Kokstaxi-Mord in Gosen
: Drogenkurier getötet – Urteil nun rechtskräftig

Wegen des brutalen Mordes an einem Drogenkurier wurde im Oktober 2024 ein Mann am Landgericht in Frankfurt (Oder) verurteilt. Das Urteil ist jetzt rechtskräftig.
Von
dpa
Frankfurt (Oder)
Jetzt in der App anhören
Prozess um Mord an Kokstaxi-Fahrer am Landgericht Frankfurt (Oder)

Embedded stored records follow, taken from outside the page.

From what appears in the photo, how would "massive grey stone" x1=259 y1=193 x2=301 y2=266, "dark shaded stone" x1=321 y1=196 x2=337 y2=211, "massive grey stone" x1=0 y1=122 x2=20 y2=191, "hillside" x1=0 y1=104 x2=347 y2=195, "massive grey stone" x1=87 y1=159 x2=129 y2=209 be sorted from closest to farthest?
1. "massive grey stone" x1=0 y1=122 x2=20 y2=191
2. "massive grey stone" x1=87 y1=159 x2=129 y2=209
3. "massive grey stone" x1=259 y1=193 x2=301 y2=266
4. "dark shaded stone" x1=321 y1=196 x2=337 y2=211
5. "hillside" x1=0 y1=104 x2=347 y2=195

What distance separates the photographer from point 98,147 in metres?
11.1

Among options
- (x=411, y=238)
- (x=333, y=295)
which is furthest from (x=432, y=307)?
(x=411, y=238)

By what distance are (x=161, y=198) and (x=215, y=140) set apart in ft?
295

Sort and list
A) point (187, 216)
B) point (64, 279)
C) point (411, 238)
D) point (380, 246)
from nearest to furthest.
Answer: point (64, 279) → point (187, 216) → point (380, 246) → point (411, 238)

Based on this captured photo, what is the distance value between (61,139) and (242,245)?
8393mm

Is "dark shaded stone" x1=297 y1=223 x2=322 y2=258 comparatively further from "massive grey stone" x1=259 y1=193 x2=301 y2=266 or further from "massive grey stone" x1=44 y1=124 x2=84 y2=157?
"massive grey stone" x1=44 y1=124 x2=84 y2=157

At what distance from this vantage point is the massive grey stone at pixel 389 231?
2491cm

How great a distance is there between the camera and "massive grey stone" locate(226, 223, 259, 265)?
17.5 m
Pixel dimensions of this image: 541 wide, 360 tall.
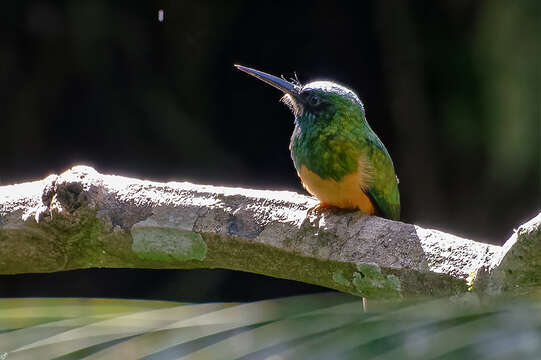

Der damals noch beschuldigte Mann, wird von Jusitzbeamten an einem der Prozesstage am Landgericht Frankfurt (Oder) in den Gerichtssaal geführt. Das Urteil aus dem Oktober 2024 wurde nun rechtskräftig.

Mathias Hausding
  • Mord an Drogenkurier: Urteil gegen 33-Jährigen in Frankfurt (Oder) rechtskräftig.
  • Bundesgerichtshof verwirft Revision – lebenslange Haftstrafe wegen Mordes und versuchtem Raub.
  • Täter stach Opfer durch Autofenster in den Hals, zündete Fahrzeug an – Motiv: Geld und Drogen.
  • Gericht sieht Heimtücke und Habgier als Mordmerkmale – Tat geschah in Gosen bei Erkner, 2023.
  • Verurteilte Person lebte in zerrütteten Verhältnissen – Trennung von Frau, berufliche Probleme.

Die Zusammenfassung wurde durch künstliche Intelligenz erstellt.

Das Urteil gegen einen Mann, der einen Drogendealer erstochen hat, ist rechtskräftig. Der in Leipzig ansässige 6. Strafsenat des Bundesgerichtshofs verwarf nach eigenen Angaben die Revision des 33-jährigen Angeklagten. Der Mann war im vergangenen Oktober zu einer lebenslangen Freiheitsstrafe verurteilt worden.

Das Landgericht in Frankfurt (Oder) verurteilte den Mann wegen Mordes in Tateinheit mit versuchtem Raub, wie eine Sprecherin des Gerichts erklärte. Die Tat erfülle die Mordmerkmale der Heimtücke und der Habgier.

Der Deutsche hatte sich laut Gericht mit dem Koks-Taxi-Fahrer im September 2023 in Gosen bei Erkner verabredet, um von ihm Geld und Drogen zu stehlen. Schließlich stach er dem Gericht zufolge mit einem Messer durch die geöffnete Autofensterscheibe in den Hals des 21-Jährigen. Dann steckte er den Angaben nach das Auto des Kuriers in Brand.

Verurteilter Mörder hatte auf Geld und Drogen für Neustart gehofft

Der Verurteilte hatte laut der Vorsitzenden Richterin gehofft, bei dem Drogenkurier Geld und Drogen für einen Neustart zu finden. Die Lebensverhältnisse des Mannes beschrieb eine Sprecherin des Gerichts als zerrüttet.

Seine Frau habe sich nach einem tätlichen Angriff von ihm getrennt. Er wollte demnach für die gemeinsamen Kinder ein Wechselmodell bei der Betreuung, das lehnte die Frau ab. Beruflich lief es für den Mann der Gerichtssprecherin zufolge ebenfalls schlecht.